● Task material
════════════════

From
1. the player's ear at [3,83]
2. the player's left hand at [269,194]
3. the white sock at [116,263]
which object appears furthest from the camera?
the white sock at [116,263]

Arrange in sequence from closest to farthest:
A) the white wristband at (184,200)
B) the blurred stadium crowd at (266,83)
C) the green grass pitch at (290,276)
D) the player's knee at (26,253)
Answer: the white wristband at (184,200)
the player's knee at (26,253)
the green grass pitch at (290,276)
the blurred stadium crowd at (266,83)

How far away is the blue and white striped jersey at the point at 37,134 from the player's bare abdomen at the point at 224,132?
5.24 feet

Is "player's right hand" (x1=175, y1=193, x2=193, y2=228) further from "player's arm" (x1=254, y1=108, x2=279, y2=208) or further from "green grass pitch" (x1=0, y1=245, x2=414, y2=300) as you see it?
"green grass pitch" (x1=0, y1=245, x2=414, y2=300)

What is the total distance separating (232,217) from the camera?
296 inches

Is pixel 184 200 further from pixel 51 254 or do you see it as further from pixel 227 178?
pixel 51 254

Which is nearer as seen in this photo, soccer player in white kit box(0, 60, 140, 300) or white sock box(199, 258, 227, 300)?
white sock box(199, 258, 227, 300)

════════════════

● Task
Please reproduce all of the items above word for word, leaving every line unchanged.

● Solution to the problem
From
1. the player's ear at [3,83]
2. the player's left hand at [269,194]
3. the white sock at [116,263]
which object appears furthest from the camera?
the white sock at [116,263]

Arrange in sequence from closest to farthest:
A) the white wristband at (184,200)
B) the blurred stadium crowd at (266,83)
C) the green grass pitch at (290,276)
D) the player's knee at (26,253)
Answer: the white wristband at (184,200)
the player's knee at (26,253)
the green grass pitch at (290,276)
the blurred stadium crowd at (266,83)

How far away is the blue and white striped jersey at the point at 37,134 from the player's bare abdomen at the point at 224,132?
5.24 feet

Is "player's right hand" (x1=175, y1=193, x2=193, y2=228) further from "player's arm" (x1=254, y1=108, x2=279, y2=208) or further from "green grass pitch" (x1=0, y1=245, x2=414, y2=300) as you see it?
"green grass pitch" (x1=0, y1=245, x2=414, y2=300)

What is the total distance separating (232,217) from the camera?
296 inches

Is pixel 184 200 further from pixel 51 254 or do you see it as further from pixel 227 178?
pixel 51 254

Which is nearer as seen in this photo, soccer player in white kit box(0, 60, 140, 300) or white sock box(199, 258, 227, 300)?
white sock box(199, 258, 227, 300)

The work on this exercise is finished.